* Task instructions
1 – Reproduce word for word the passage of the comment about Hirai and nuclear power that starts at "Incidentally, I believe" and ends at "That stuff’s terrifying!".
2 – In the comment about Hirai and nuclear power, what reason does the writer give for nuclear power being unprofitable without government subsidy?
══ Extracted text
So I’m with you on this. And that’s why Hirai is heroic to me. Because I’m a coward (by my standards), if I work somewhere that the dominant groupthink justifies immoral actions, I quit. Hirai didn’t quit. And didn’t shut up. Amazing! To me, that’s not unreasonable — it’s remarkable. And consider how qualified he was. He could have gone to work probably anywhere. He stuck around because he considered the battle an important one. How many lives did he save?
Incidentally, I believe there’s considerable government subsidy to nuclear power companies since otherwise, nuclear power is unprofitable. Because of liability risk. I can’t remember if that subsidy takes the form of helping them pay astronomical insurance premiums, or if it’s that they are given an exemption from insurance requirements. And no doubt it varies from country to country. Might be interesting to look into if you have the time. I poked around enough on radiation poisoning and nuclear mishaps that I really don’t want to do any more just now. That stuff’s terrifying!
════
══ Source data
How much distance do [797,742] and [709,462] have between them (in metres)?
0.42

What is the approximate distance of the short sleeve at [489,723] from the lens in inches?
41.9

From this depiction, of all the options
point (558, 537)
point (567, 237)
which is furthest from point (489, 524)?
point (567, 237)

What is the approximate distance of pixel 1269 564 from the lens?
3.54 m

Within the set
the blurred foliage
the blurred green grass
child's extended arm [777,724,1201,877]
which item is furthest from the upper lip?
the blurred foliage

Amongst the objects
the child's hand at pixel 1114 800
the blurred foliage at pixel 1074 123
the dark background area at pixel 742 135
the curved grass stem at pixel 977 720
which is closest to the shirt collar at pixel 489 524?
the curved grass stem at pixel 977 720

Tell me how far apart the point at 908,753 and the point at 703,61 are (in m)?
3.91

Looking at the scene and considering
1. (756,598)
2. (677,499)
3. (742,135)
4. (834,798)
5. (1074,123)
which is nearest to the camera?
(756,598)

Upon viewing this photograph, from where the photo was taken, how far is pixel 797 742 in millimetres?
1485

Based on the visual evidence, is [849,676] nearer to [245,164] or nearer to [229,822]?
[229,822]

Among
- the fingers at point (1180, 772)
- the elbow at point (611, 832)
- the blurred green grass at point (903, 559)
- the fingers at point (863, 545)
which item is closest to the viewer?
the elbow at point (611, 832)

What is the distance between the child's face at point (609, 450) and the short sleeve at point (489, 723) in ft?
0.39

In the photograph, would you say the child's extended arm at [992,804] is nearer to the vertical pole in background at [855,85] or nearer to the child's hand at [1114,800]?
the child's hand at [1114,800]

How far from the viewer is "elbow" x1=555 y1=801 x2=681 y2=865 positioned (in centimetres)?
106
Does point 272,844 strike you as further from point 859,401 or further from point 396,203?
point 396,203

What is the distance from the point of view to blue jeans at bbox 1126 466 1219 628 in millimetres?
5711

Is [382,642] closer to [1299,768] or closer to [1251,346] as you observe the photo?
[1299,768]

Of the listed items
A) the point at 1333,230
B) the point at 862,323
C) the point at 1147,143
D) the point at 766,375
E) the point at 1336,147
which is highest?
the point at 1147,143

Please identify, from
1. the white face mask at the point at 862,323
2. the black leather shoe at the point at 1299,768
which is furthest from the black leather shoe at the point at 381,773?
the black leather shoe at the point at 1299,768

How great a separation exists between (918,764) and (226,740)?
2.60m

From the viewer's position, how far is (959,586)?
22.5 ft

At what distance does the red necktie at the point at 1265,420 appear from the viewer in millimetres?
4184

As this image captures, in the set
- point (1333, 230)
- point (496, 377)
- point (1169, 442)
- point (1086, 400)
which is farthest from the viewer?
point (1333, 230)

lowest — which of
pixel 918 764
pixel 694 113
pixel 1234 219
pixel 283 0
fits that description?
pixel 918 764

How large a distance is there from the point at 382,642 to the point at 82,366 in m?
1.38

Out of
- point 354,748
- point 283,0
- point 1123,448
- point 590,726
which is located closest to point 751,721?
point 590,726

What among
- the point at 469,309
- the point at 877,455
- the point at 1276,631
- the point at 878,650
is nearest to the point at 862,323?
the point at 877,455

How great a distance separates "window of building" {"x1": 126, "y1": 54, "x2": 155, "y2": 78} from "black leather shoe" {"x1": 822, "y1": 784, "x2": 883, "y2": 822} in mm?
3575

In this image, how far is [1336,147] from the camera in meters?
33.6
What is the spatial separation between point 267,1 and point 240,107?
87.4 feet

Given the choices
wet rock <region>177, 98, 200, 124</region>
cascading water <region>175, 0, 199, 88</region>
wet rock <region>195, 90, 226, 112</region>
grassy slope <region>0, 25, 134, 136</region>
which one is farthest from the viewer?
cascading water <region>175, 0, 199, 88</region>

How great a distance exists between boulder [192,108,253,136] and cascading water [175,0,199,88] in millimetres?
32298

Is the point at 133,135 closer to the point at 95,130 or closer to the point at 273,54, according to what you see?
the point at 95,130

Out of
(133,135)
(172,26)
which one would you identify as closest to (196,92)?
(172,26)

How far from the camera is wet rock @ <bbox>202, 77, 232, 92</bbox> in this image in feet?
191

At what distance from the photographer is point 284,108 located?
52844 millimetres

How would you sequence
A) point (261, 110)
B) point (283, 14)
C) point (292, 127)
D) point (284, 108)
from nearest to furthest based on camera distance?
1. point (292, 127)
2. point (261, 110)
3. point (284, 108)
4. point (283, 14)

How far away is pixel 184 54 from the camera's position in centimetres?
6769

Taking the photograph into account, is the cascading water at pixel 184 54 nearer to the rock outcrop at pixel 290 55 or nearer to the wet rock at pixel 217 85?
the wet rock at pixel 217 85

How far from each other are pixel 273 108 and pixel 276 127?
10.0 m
════
══ Source data
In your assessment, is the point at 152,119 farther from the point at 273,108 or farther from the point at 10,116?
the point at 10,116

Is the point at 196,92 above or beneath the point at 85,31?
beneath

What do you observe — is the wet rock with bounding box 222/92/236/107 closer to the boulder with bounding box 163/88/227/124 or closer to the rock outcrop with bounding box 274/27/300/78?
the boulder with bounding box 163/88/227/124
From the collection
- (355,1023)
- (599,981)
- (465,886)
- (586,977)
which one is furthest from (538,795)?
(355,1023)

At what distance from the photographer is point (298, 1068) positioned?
════
* Responses by item number
1 –
Incidentally, I believe there’s considerable government subsidy to nuclear power companies since otherwise, nuclear power is unprofitable. Because of liability risk. I can’t remember if that subsidy takes the form of helping them pay astronomical insurance premiums, or if it’s that they are given an exemption from insurance requirements. And no doubt it varies from country to country. Might be interesting to look into if you have the time. I poked around enough on radiation poisoning and nuclear mishaps that I really don’t want to do any more just now. That stuff’s terrifying!

2 – Liability risk.